• **PROBLEM DESCRIPTION**: Where an entry contains an image, leave the image out; restate everything else exactly.

• **RECORDS SUPPLIED**:
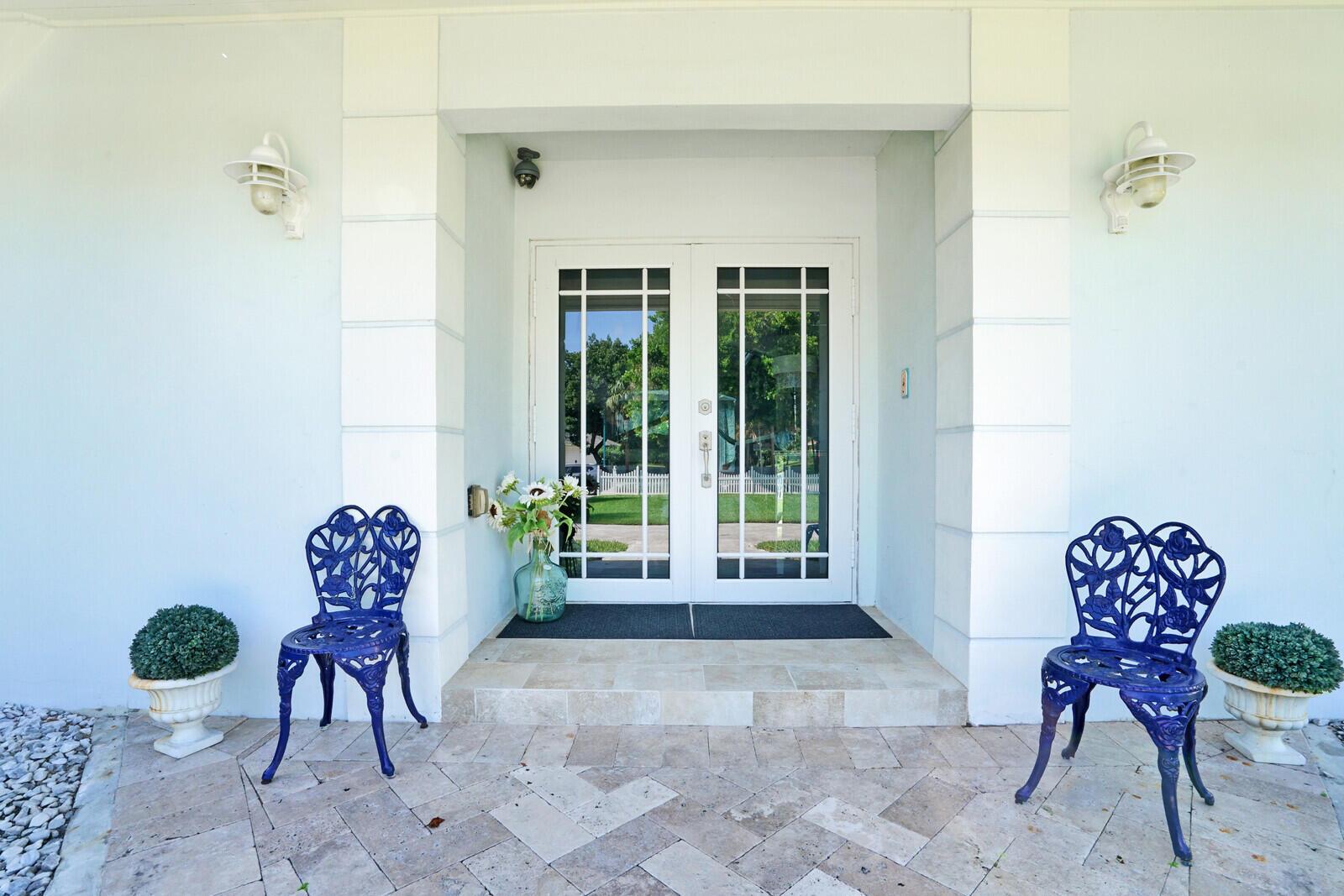A front entryway features double glass doors, two blue metal chairs, and potted greenery — 17 E Ocean Avenue, Ocean Ridge FL 33435, OCEAN RIDGE, FL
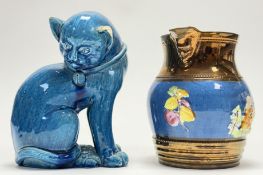 A turquoise glazed pottery model of a seated cat with bell to collar (chip to ear) (h-17cm) together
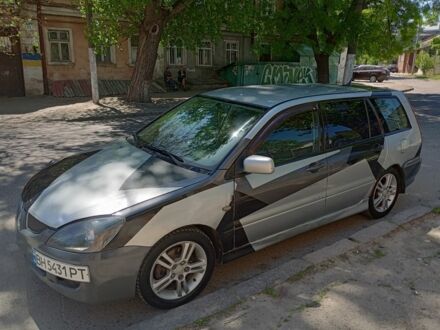 Сірий Міцубісі Lancer, об'ємом двигуна 2 л та пробігом 200 тис. км за 2850 $, фото 1 на Automoto.ua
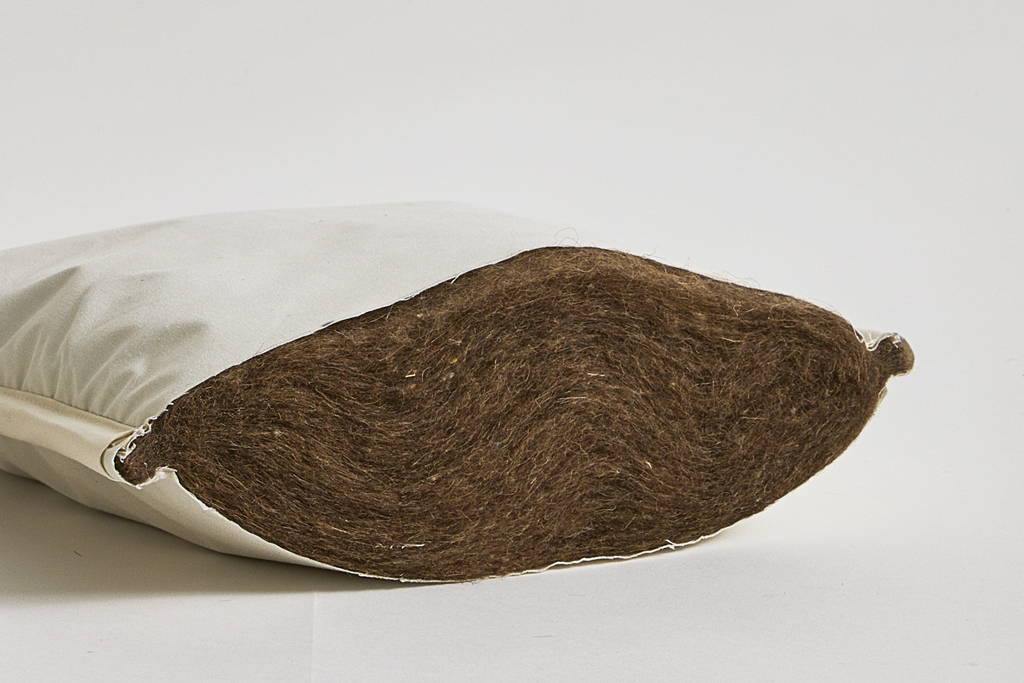 Up-close image of camel hair mattress pad interior by Iwata on a gray background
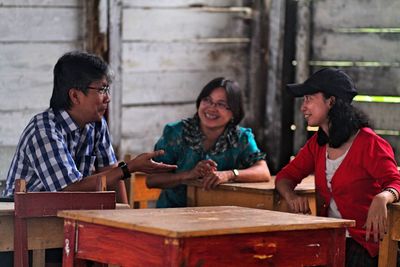 Happy friends discussing while sitting at table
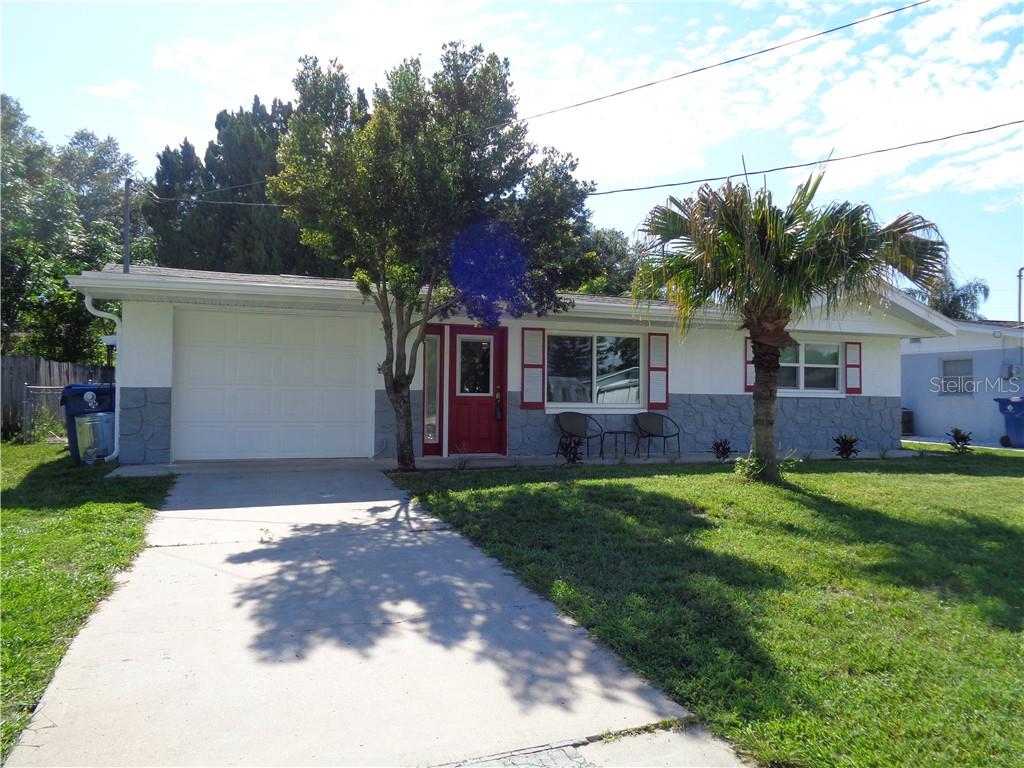 8917 Harvey Lane Port Richey, FL 34668 - Photo 1 of 1 a front view of a house with a yard and trees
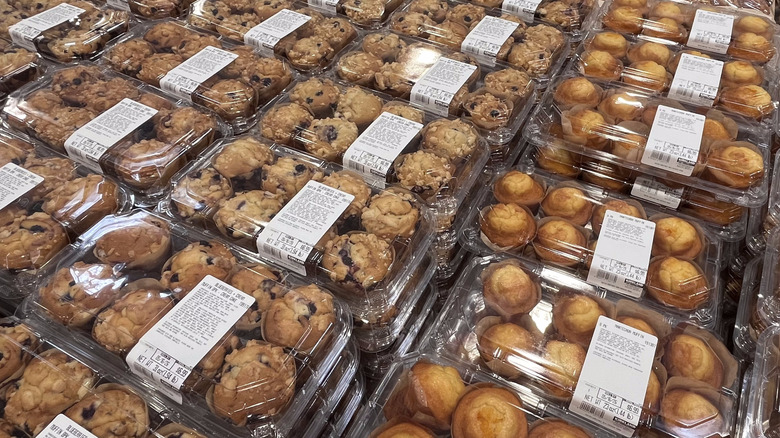 stacked clamshells of Costco muffins on a shelf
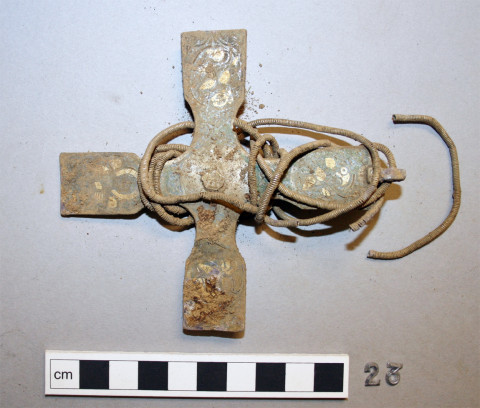 A medieval cross made from solid silver has been discovered as part of a Viking treasure hoard found in Scotland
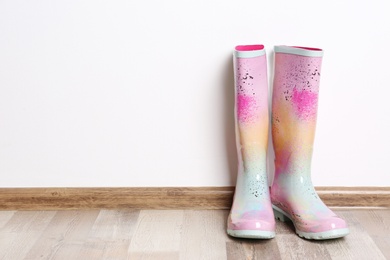 Photo of Pair of gumboots on wooden floor against white wall. Female shoes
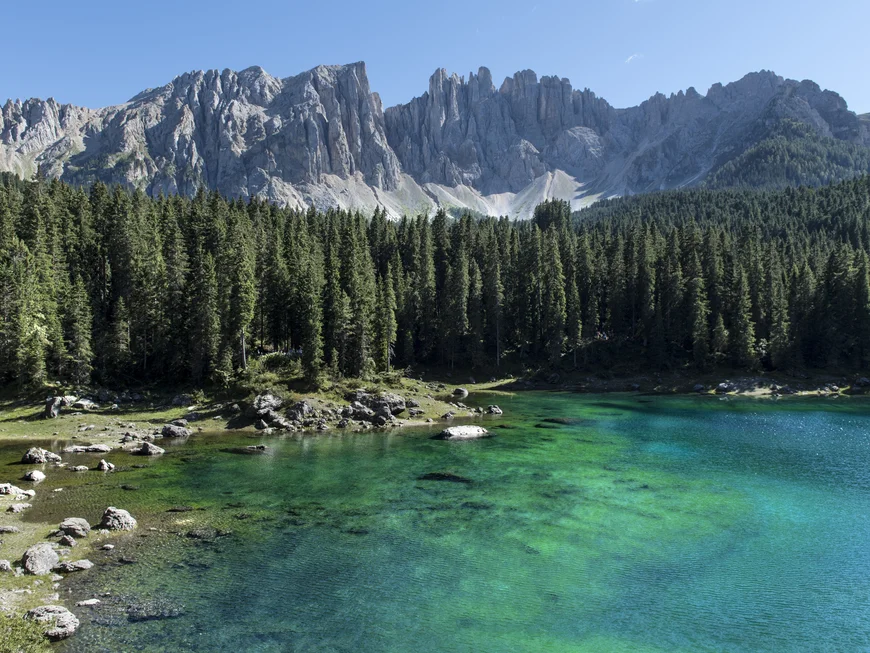 Das Aktivhotel in den Dolomiten für Erwachsene ab 14 Klarer Bergsee mit Tannenwald und spitzen Felsen unter blauem Himmel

• **RESULT**:
A front entryway features double glass doors, two blue metal chairs, and potted greenery — 17 E Ocean Avenue, Ocean Ridge FL 33435, OCEAN RIDGE, FL
 A turquoise glazed pottery model of a seated cat with bell to collar (chip to ear) (h-17cm) together
 Сірий Міцубісі Lancer, об'ємом двигуна 2 л та пробігом 200 тис. км за 2850 $, фото 1 на Automoto.ua
 Up-close image of camel hair mattress pad interior by Iwata on a gray background
 Happy friends discussing while sitting at table
 8917 Harvey Lane Port Richey, FL 34668 - Photo 1 of 1 a front view of a house with a yard and trees
 stacked clamshells of Costco muffins on a shelf
 A medieval cross made from solid silver has been discovered as part of a Viking treasure hoard found in Scotland
 Photo of Pair of gumboots on wooden floor against white wall. Female shoes
 Das Aktivhotel in den Dolomiten für Erwachsene ab 14 Klarer Bergsee mit Tannenwald und spitzen Felsen unter blauem Himmel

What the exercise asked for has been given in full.